Só de vê-la nos braços do "amigo", sentia seu sangue ferver. Sua vontade
era de ir até lá e arrancá-la dos braços dele, a força.
Rose assentiu e se despediu de Hayato com um beijo, quando o irmão a
deixou sozinha com ele novamente. Foi até a pista de dança e chamou por
Mabelle, que protestou dizendo que não iria embora. Jamal se ofereceu para
levá-la depois, e ela quase aceitou, mas sabia que se ficasse ele iria achar
que ela queria ir para outro lugar com ele e não, ela não queria. Recusando o
convite, ela se despediu dele com um beijo. Foram até Leonardo e se despediram
dele, que estava com cara de poucos amigos para Rose, que sorria como se nada
tivesse acontecido.
Depois de se despedirem, saíram do apartamento e desceram até o
estacionamento, onde Gregory as esperavam com o maxilar cerrado. Ao contrário
da ida, a volta pra casa foi feita em silêncio. Rose logo soube o porque do
irmão está tão puto, mas não entendia porque a amiga tinha ficado com Jamal na
frente dele. Assim que chegaram em casa Rose se despediu deles, subindo para
deixá-los sozinhos. Mabelle murmurou um boa noite estava quase subindo as
escadas quando Gregory disse:
- Mabelle, espera. Precisamos conversar.
- Sobre o que? - ela perguntou, virando-se pra ele.
- Nós. - ele disse serio.
- Hm... Existe um "nós"?
- Vamos conversar em outro lugar. Suas pernas vão ficar cansadas se
ficar ai..
Ela assentiu e o seguiu.
Sentaram na sala, de frente um para o outro. Gregory continua:
- Somos adultos e vamos ser francos, certo?
- Claro. - ela diz, também séria.
- Ok! Podemos ir direto ao assunto, então. - Ele limpa a garganta - Você esta interessada no Jamal?
- Ele é um cara bastante legal e atraente... Por que?
- Não foi nesse sentido que perguntei, Mabelle. Vou reformular... Sente
desejo por ele? - Gregory falou num tom mais frio.
- Eu não estou entendendo, Gregory, Pelo o que eu saiba eu sou uma
mulher livre, posso ficar com quem quiser... Só porque ficamos juntos, o que,
umas três vezes, eu tenho que te contar quando sinto ou não desejo por alguém?

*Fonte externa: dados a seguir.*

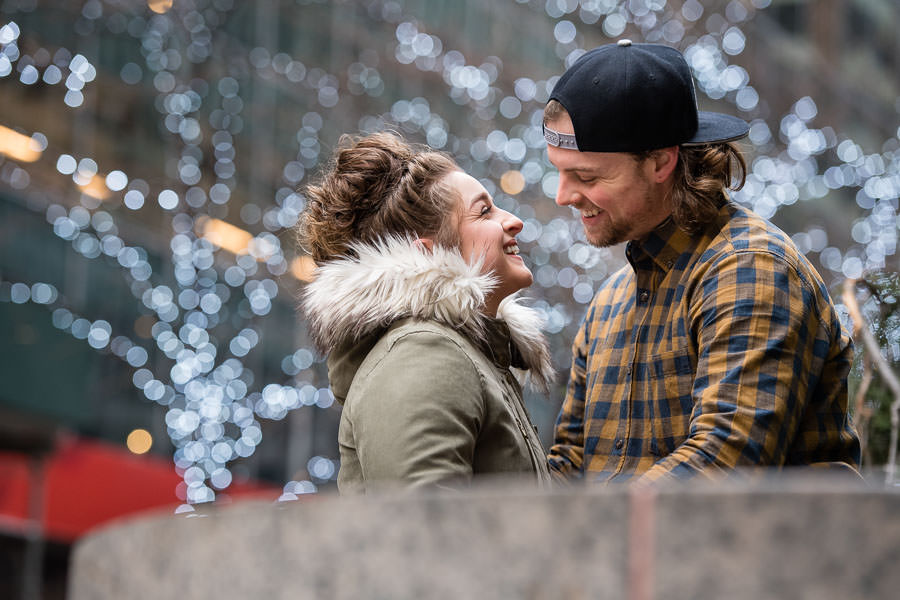 engaged couple smile at each other with white christmas lights behind them during their engagement session at rockefeller center
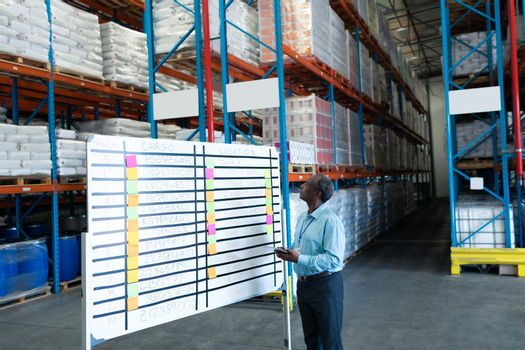 Side view of handsome mature African American male supervisor looking at whiteboard in warehouse. This is a freight transportation and distribution warehouse. Industrial and industrial workers concept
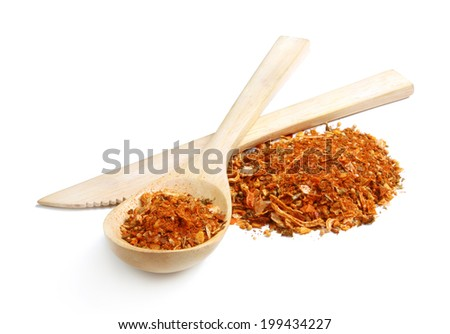 A mixture of different spices with dried onion and carrot in wooden spoon - stock photo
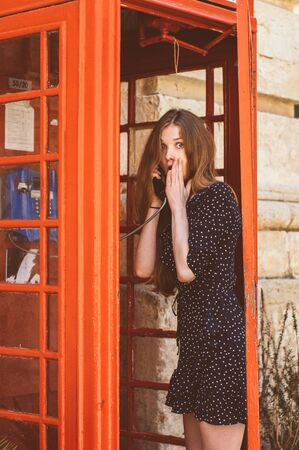 Young woman in red telephone cabin talking on the phone and surprising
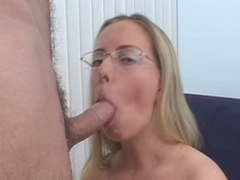 Blonde in glasses sucks pecker and gets fur pie pounded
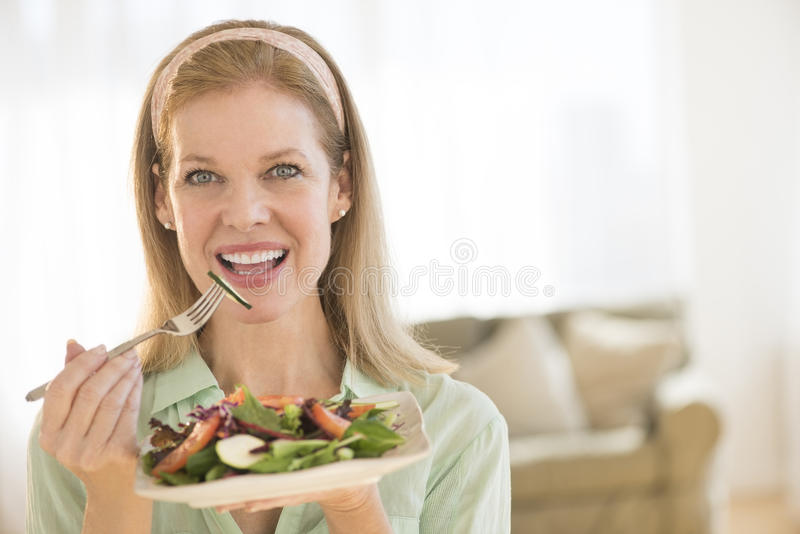 Smiling Mature Woman Having Healthy Salad At Home stock photo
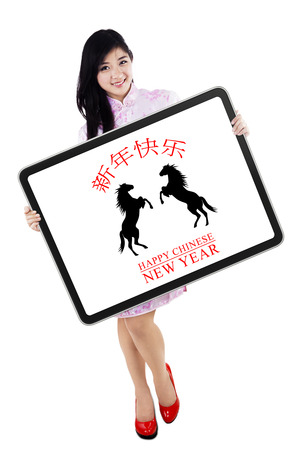 qipao: Attractive young woman showing greeting board of Happy Chinese New Year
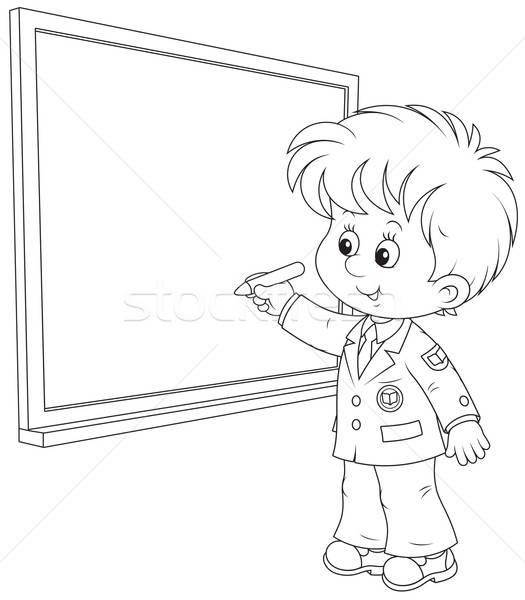 Schoolboy writes on the blackboard Stock photo © AlexBannykh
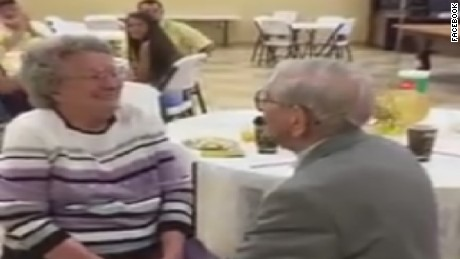 Harvey Wosika, 92, sings to his wife Mildred, 90, at their 50th anniversary party.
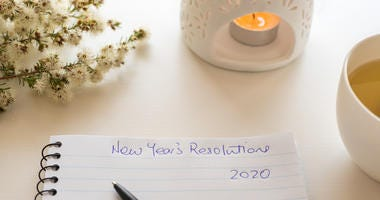 Notebook and pen with handwritten New Year's resolutions header.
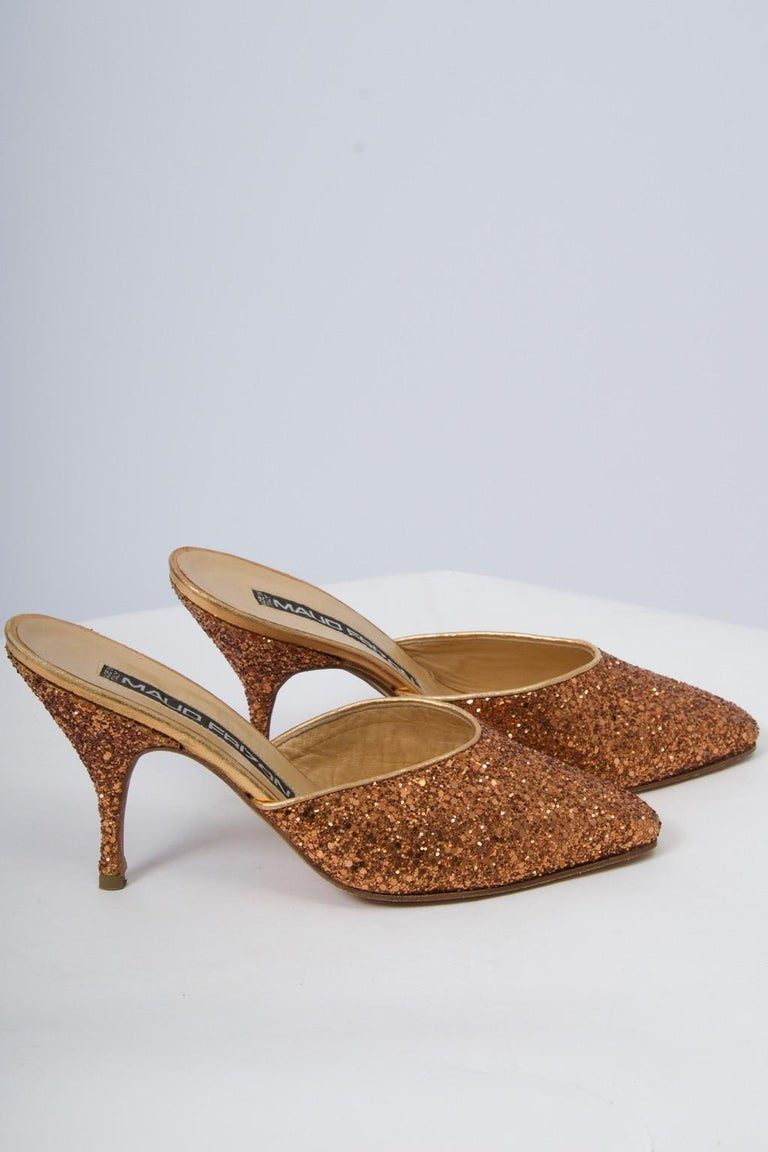 A great find, these Maud Frizon mules provide plenty of sparkle for the holidays and beyond. Edges bound in gold leather. Mid-size slender heel. Size 37. Never worn.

- ela perguntou, fria também.
- Então é assim, vamos ficar nos pegando e.. Ser de outra pessoa?
- Você se preocupa com isso? Não me pareceu quando aquela morena te
agarrou na cozinha e você retribuiu... - ela disse finalmente, arqueando uma
sobrancelha
- Você viu... - ele respira fundo e passa a mão pelo cabelo. Gregory
perguntava a si mesmo o que estava acontecendo para Mabelle tinha tomado conta de sua
mente daquele jeito. Essa era uma verdade e que precisava ser dita ou enlouqueceria. - A
Allison não é como você...
- Com certeza não, mon cher. - ela sorriu, sarcástica. - Ela é bem
diferente! Acontece, Gregory, que se você tem o direito de ficar com outra
pessoa, eu também tenho, e se Jamal estiver disposto a ficar apenas comigo, eu
ficarei apenas com ele. Por enquanto eu estou solteira, mas talvez amanhã eu
não esteja.
- Mas você não.. Não pode ficar com ele, Mabelle. Não pode fazer isso
comigo. - ele disse olhando pra ela.
- E você pode fazer isso comigo? Pode ficar com outras mulheres na minha
frente, mas eu não? Me desculpe, Gregory, mas eu dou chance pra quem me da
exclusividade e não pra quem me trata como mais uma!
Gregory levanta do sofá e caminha inquieto pela sala. Estava confuso e
com medo. Medo de falar de uma vez que estava amando aquela linda mulher com
cabelos com de fogo. Confuso não entender como tudo aconteceu tao rápido e já deixava tanta marca. Respirando profundamente sentiu que deveria soltar tudo de
uma vez. Ela precisava saber ou seria o fim daquele sonho.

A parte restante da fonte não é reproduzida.